Linda grinned back and shouted, ‘Groovy, eh!’
Back in Cathedral Square, Mike made an impassioned speech calling for an end to the Cold War and for nuclear disarmament, while a contingency of three policemen listened with their arms folded. Afterwards they too, like the rest of the marchers, melted away.
‘Pity it fizzled out at the end,’ Geoff observed later in the pub.
‘At least we did something.’ I defended the march, even though I hadn’t found Fred and Lori and I fought to keep the disappointment from my voice.
‘It might not have been Aldermarston or Hyde Park.’ Mike, still flushed from his oratory, set jugs of beer in front of us. ‘But we’ve made our voices heard.’
‘So what next?’
‘We’ll wait for our message to reach the Russians and for them to absorb it. Then we’ll march again.’
‘I’m sure they’ll be quaking in their boots!’ Linda’s earlier euphoria had flattened like the top of her beer. ‘Get serious, Mike! How d’you think they’re going to hear about a piddly little march on the other side of the world. And, if by some miracle they do, they won’t care two figs about it.’
‘Don’t under-estimate the power of the people wherever they are.’ Mike retorted.
‘Sounds a lot of pompous rhetoric to me. Anyway, who’s for an afternoon on the beach?’ Linda asked, glaring at each of the others in turn.
‘Sorry, we don’t seem to be able to make it,’ Pete spoke for Geoff and Mike, as well as himself.

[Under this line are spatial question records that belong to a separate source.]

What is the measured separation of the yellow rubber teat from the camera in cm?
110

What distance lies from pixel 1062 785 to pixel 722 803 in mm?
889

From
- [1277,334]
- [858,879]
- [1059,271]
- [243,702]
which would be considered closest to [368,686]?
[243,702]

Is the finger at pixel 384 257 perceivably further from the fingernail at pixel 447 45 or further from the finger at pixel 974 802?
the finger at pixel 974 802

‘Oh well, Tony, that leaves you and me.’ Linda flicked her hair back. ‘Sorry you blokes can’t come.’
The spring sunshine was warm on our faces as Linda let sand run through her fingers. She was so different to Gaylene and Merrin, and, come to that, to Paula and the girls I had known in Blountmere Street. Linda was intelligent and forthright, unafraid of what others thought. Yet she possessed a vulnerability I found alluring. She brushed her hands free of sand and traced a pattern on my face with her finger, laughing.
‘What’s funny?’
‘I was thinking that although you’ve been protesting all morning you don’t seem to be doing too much of it now.’
‘None at all.’ The smell of kowhai and magnolia lingered about her as I took her in my arms.

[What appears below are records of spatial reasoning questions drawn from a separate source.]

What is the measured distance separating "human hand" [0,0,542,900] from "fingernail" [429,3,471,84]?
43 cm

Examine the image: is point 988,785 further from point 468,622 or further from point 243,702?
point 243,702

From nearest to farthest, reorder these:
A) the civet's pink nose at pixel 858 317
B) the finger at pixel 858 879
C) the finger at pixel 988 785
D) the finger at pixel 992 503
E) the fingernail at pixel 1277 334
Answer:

That evening after his housie session, Mr Munn and I perched on wooden boxes in his shed and rammed tobacco into our pipes. He rose to select a cigarette lighter and chose a cat. He flicked its tail alight and bent it towards my pipe. I sucked and puffed. I hadn’t had much success in mastering the art of smoking a pipe, but I knew Mr Munn looked forward to our times together in his shed when he returned from housie. As for me, it was a break from my studies and somewhere to relax and mull over the day after I’d been out with Linda.

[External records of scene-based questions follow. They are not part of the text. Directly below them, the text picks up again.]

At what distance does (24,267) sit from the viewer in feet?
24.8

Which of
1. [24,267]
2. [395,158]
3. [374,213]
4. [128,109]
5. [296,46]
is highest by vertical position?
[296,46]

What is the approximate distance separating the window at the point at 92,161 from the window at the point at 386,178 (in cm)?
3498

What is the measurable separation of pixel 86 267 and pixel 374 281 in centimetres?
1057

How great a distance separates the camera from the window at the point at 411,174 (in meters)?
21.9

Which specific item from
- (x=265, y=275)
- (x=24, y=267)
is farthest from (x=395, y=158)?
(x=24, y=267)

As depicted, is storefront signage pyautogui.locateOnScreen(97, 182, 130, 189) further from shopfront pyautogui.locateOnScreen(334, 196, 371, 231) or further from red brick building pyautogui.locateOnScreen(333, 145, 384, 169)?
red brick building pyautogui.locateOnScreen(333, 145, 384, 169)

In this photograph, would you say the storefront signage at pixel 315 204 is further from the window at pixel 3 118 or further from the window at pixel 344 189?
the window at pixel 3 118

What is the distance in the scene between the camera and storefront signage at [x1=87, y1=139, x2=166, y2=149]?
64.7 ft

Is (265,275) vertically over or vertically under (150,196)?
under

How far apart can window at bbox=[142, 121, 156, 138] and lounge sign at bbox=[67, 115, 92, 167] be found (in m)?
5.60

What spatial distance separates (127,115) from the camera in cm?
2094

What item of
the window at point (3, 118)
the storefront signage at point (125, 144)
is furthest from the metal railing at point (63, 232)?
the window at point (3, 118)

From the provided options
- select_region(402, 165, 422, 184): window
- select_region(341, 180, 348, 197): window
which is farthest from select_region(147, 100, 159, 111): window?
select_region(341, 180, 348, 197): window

‘Not been protesting about the bomb lately?’ Mr Munn made smacking noises against the mouthpiece of his pipe.
‘We’re letting things settle a bit,’ I said, quoting Mike. ‘Anyway, with Christmas coming, there won’t be much going on. Best wait until the start of the new term.’
‘I thought you might have lost interest in it now you’ve got this young woman goggle-eyed about you. A man can’t concentrate on more than one thing at a time, especially when a woman starts to put the pressure on.’ Mr Munn took his pipe from his mouth and spluttered a laugh. ‘And there’s not too many women who don’t. They’re subtle about it. A bloke’s hooked before he knows it. Take me and Mrs Munn. She was a beguiling woman if ever I saw one. A bloke couldn’t resist her. Got her own way at every turn.’